Construction contracts generally cover four main areas: price, scope, time, and allocation of risk.
The final price of a project can be difficult to determine at the beginning of a project. Unfortunately, as a result, serious issues can arise because of the uncertainty of price, including owners running out of money or contractors substantially underbidding projects.
So, what is the best method to use in setting the price for construction contracts?
There are four methods to determine the cost of a construction project:
1) lump sum;
2) cost of work plus a fee;
3) guaranteed maximum price; or
4) working without any agreement on price and using equitable or legal remedies to set price after the fact.
The first three methods are all dependent on the scope of work and contract time, and so can increase or decrease based on change orders.1
Method 1: Lump Sum
A lump sum price means the price of the project is set before or during construction. The owner and contractor agree on a set price based on an agreed upon scope of work, and the time allocated for when the construction is to be completed.
Saul C. Glazer, U.W. 1990, is a partner at Axley Law Firm in Madison. He focuses his practice on construction law, and assists owners and contractors in preparing construction contracts and resolving construction disputes.
The lump sum may change if the scope of work changes (typically through a change order), so if the plans and specifications are not at 100 percent when construction begins, the lump sum may increase.
Alternatively, the owner may decide on scope changes during the project, which would also increase the price. If the construction schedule changes, for example, because of the need to finish early, adverse weather, or shortage of materials, the price may increase, depending on the contract language. If the contractor finishes late, and there are liquidated or actual damages for late completion, that may also affect the lump sum price.
Method 2: Cost of Work Plus a Fee
Another common method of setting compensation for a contractor is simply paying the contractor for its time and materials, and then paying the contractor a percentage of the cost of work.

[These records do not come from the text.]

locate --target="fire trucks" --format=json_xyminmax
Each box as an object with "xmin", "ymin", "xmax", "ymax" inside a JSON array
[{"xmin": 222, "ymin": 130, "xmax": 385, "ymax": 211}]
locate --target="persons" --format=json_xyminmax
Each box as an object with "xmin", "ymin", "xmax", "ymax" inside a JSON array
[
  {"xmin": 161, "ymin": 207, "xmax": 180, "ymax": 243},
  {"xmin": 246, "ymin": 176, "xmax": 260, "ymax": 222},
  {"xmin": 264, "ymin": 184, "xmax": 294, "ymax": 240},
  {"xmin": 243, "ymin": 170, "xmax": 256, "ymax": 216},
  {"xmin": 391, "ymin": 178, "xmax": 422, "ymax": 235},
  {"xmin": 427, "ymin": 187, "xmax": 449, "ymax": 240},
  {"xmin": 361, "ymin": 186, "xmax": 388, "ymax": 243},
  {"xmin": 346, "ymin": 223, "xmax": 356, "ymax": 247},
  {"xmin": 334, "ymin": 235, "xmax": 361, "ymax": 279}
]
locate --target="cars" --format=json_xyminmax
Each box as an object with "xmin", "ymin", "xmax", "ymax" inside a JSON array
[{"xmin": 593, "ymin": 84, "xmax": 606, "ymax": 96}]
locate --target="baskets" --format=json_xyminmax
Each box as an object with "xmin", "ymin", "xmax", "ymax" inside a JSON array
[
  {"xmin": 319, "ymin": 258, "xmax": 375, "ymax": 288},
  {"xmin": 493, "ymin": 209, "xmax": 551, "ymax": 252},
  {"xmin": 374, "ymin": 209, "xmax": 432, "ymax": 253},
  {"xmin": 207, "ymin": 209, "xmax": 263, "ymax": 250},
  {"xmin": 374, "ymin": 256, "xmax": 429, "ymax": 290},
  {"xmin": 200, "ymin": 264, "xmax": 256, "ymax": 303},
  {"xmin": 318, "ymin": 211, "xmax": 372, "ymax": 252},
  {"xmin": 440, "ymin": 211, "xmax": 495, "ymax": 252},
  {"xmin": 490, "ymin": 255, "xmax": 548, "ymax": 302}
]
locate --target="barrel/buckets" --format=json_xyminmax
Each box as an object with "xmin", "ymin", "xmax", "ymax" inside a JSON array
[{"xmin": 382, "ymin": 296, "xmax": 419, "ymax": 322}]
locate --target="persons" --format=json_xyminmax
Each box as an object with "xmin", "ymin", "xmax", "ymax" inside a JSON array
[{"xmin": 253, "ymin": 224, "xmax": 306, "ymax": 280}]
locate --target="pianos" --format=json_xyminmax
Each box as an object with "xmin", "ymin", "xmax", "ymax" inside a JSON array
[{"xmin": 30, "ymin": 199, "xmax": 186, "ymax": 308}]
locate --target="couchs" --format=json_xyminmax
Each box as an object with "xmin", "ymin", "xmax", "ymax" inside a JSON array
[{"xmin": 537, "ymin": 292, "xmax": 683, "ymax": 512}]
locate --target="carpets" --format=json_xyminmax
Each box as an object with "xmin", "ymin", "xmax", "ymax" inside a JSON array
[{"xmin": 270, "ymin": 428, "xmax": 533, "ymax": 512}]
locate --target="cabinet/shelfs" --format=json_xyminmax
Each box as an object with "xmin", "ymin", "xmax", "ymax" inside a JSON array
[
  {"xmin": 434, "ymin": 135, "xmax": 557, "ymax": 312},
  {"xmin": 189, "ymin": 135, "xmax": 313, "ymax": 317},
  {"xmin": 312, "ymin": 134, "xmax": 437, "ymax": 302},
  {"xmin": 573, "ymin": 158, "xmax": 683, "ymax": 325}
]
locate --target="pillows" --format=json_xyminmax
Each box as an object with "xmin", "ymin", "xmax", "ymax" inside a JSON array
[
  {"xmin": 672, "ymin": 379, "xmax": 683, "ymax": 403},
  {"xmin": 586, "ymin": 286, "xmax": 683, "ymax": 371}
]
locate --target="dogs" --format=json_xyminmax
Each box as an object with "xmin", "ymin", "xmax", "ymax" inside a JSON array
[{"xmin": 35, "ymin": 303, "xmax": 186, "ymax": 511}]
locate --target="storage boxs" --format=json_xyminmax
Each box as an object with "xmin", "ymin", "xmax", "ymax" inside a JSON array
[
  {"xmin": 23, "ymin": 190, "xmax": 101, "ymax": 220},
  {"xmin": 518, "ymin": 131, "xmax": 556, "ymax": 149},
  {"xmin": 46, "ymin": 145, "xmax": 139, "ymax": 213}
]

This method requires identifying how the contractor may charge for its work. For example, the contract should specify which employees can bill against the project, and where they are working when they bill (whether they need to be on the project site).
The amount of burden to be charged for the contractor’s employees for such items as employment taxes, insurance, etc. must be determined, or, alternatively, whether burden may be included within a rate for employees.
The contractor may receive markup on subcontracts and materials, or that may be part of the contractor’s fee. Equipment rental costs should be addressed. Just as important is identifying what items are not chargeable to the cost of work, such as corrections for mistakes caused by the contractor.
Method 3: Guaranteed Maximum Price
A guaranteed maximum price (GMP) contract is similar to cost of work plus a fee, except the contractor agrees to limit the top of end of the price, even if the cost of work plus a fee exceeds the amount of the GMP.
If the cost of work plus a fee is less than the GMP, then either all or a percentage of the savings goes to the owner. If the GMP is set when the plans and specifications are not at 100 percent, then depending on what assumptions are made to set the GMP, the GMP may increase when the plans and specifications are at 100 percent.
When projects begin without complete plans and specifications, the contractor may provide a non-binding estimate until the GMP is set. Alternatively, a higher binding interim GMP (IGMP) may be used until there is enough information to set a final GMP which is either the same or lower than the IGMP. Additionally, an estimate followed by an IGMP and then a GMP may be used.
Method 4: Equitable and Legal Methods
Even in this day and age, some owners proceed without any oral or written agreement on price. In such instances, quantum meruit or unjust enrichment theories are used to set the price after the fact.
Because these methods are done after the fact, without any guidance on what costs can or cannot be charged to the project, they provide for much uncertainty, and also require use of the court system.
These theories are also often used when there are set methods for the construction prices, but the parties have not agreed on how to account for changes in price, scope, and time. Promissory or equitable estoppel may also be asserted in some instances, or an account stated, if the contractor has invoiced for its work during construction, and the owner has accepted the contractor’s invoices.
Choose Your Method Wisely
Depending on the size and complexity of the project and relationship of the owner and the contractor, the first three methods of setting price all have their place in construction projects.
Under no circumstances should an owner or contractor leave price to chance and not agree on a compensation methodology until after work is complete or substantially underway.
1 Written change orders should be used for methods 1-3 whenever the scope or time is changed – adjusting the time, scope, or price. For method 2 (cost of work plus a fee), the price will continue to be the total of cost of work plus a fee, but it is still important to be on the same page for scope and time.